## Untersuchter Text
::::::

Die weiten Wiesenflächen sollten bald der Vergangenheit angehören.
![[Der Fraunhofersche Refraktor]](08_Refrak1_.jpg)
Eine sehr rege Beobachtungstätigkeit setzte ab 1884 am
Fraunhofer-Refraktor ein.
Die beiden Bilder zeigen ihn mit dem 1883 erworbenen Repsoldschen
Mikrometer.
Für Jahrzehnte stand dabei die Ortsbestimmung von Kometen,
die Vermessung des Saturn-Ringsystems sowie die Beobachtung von
Doppelsternen, Sternhaufen und Nebelflecken auf dem Programm.
Ab ca. 1910 wurden Helligkeiten von Novae mit einem Töpferschen
Keilphotometer bestimmt.
Ein weiteres Hauptarbeitsgebiet waren Untersuchungen der grossen und
kleinen Planeten.
![[Der Kleinplanet Monachia]](10_Monachia_.jpg)
Am 18.
November 1897 gelang in diesem Zusammenhang einem Assistenten
Seeligers, Walter Villiger (1872–1938), die Entdeckung des
428. kleinen Planeten, der nach der Stadt München den Namen MONACHIA
erhielt.
Wir wissen heute, dass dieses Objekt 13. Größe ein Steinbrocken mit
einem Durchmesser von etwa 18 km ist, sich mit einer Periode von
3.6 Stunden um eine seiner Achsen dreht (kleine Planeten haben fast
immer eine asphärische Gestalt) und die Sonne in 3.5 Jahren umläuft.
Da sich Planeten relativ zu den Sternen bewegen, ist MONACHIA daher
als Strichspur auf der Aufnahme zu erkennen, die Anfang der 1990er
Jahre bei Tests eines neuen elektronischen Detektors im Observatorium
Wendelstein (vgl. später) entstand.
Der Schweizer Villiger machte ab 1902 Karriere als Ingenieur bei der
Firma Zeiss in Jena.
![[August Kühl]](12_Kuehl_.jpg)
Im Jahre 1913 wurde der Refraktor nach einem halben Jahr Vorbereitung
längere Zeit zur photometrischen Untersuchung der Sonnenoberfläche
mit Hilfe lichtelektrischer Kaliumzellen eingesetzt.
Diese photoelektrischen Helligkeitsmessungen der Sonne gehören somit
zu den ersten überhaupt, die jemals zustande gekommen sind.
Sie waren von dem gebürtigen Schweizer Robert Emden (1862–1940)
initiiert und in Kooperation mit dem Sternwartassistenten August Kühl
(1885–1955) ausgeführt worden.
Emden war Professor für Theoretische Physik und Meteorologie an
der Technischen Hochschule in München und stand astrophysikalischen
Methoden sehr aufgeschlossen gegenüber.

::::::

## Bereitgestellte Daten
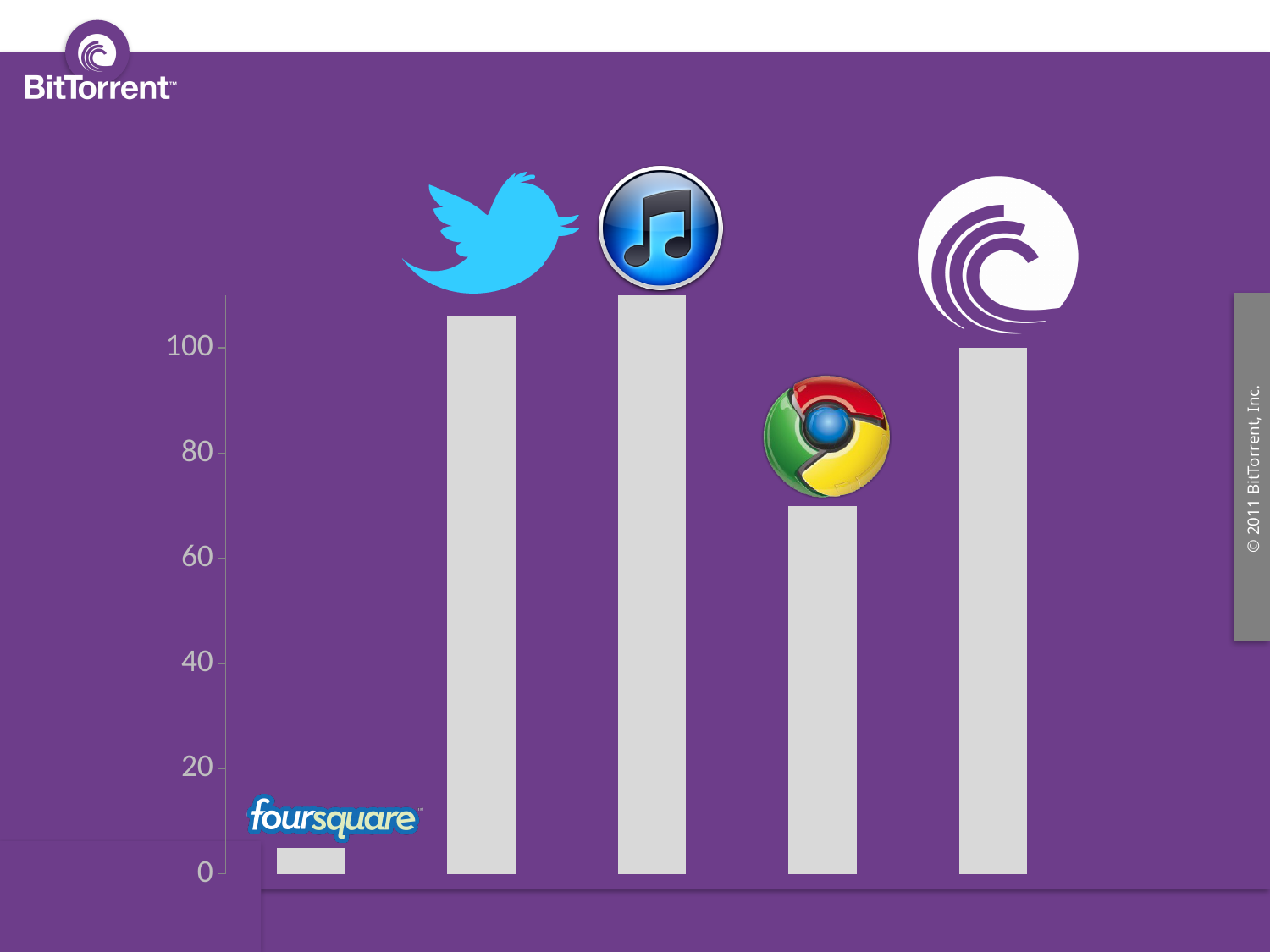
Which is larger, the Chrome bar or the BitTorrent bar? BitTorrent Is the value for the Foursquare bar greater or less than 20? less Which logo sits above the fourth bar from the left? Chrome How many bars does the chart show? 5 Is the value for the Twitter bar greater or less than 100? greater Which bar is the lowest in the chart? Foursquare Which bar is the highest in the chart? iTunes What is the highest value labelled on the vertical axis? 100 Is the value for the Chrome bar greater or less than 60? greater Which is larger, the Foursquare bar or the Chrome bar? Chrome What kind of chart is shown on the slide? bar chart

::::::

## Aufgabe 1
Nach welcher Stadt wurde laut dem Text zum Fraunhofer-Refraktor der von Walter Villiger entdeckte kleine Planet benannt?
## Aufgabe 2
Schreiben Sie den Text zum Fraunhofer-Refraktor im Anschluss an seinen letzten Satz weiter.

## Erwartete Antwort 1
Nach der Stadt München; er erhielt den Namen MONACHIA.

## Erwartete Antwort 2
Sein 1907 erschienenes Buch Gaskugeln, das die Expansion und
Kompression von Gaskugeln und ihre Anwendung auf den inneren Aufbau
der Sterne behandelt, legte die Grundlagen zur Theorie des Sternaufbaus
und war jahrzehntelang im Gebrauch.
Kühl avancierte 1925 zum Chefphysiker der Optischen Werke Rodenstock in
München und wurde 1935 Professor für Angewandte und Physiologische Optik
an der Universität Jena sowie Direktor des von der Carl-Zeiss-Stiftung
getragenen Universitäts-Instituts.
Der Repsoldsche Meridiankreis wurde 1891 im Meridiansaal aufgestellt
und war jahrzehntelang das Hauptinstrument der Sternwarte.
Mit der ständigen Beobachtung der Fundamentalsterne, Untersuchungen
zur Refraktionstheorie und Parallaxenmessungen wurde er im klassischen
Aufgabenbereich einer Sternwarte jener Zeit eingesetzt.
Der Steinheil-Refraktor mit Doppelastrograph von Zeiss befand sich
in der Ostkuppel des Sternwartgebäudes.
Ersterer diente vor allem der Beobachtung von Kometen, mit letzterem
wurde über viele Jahre zur Untermauerung von Seeligers Theorie der
räumlichen Verteilung der Sterne ein umfangreiches photographisches
Beobachtungsprogramm durchgeführt.
Die etwa 2000 Aufnahmen brachten jedoch wegen der mangelhaften Qualität
der Platten keine verwertbaren Resultate.
Die Bibliothek der Sternwarte war in einem Zimmer der Hauptanlage
untergebracht.
Die Regale sind heute noch vorhanden und dienen der Aufbewahrung
älterer Publikationsserien und Zeitschriften.
![[Blick von Südwesten auf die Sternwarte]](17_STW1900A_.jpg)
![[Blick von Südwesten auf die Sternwarte]](18_STW1900B_.jpg)
![[Blick von Südwesten auf die Sternwarte]](19_STW1900C_.jpg)
Blick von Südwesten auf die Gesamtanlage der Sternwarte zur warmen,
kühleren und kalten Jahreszeit.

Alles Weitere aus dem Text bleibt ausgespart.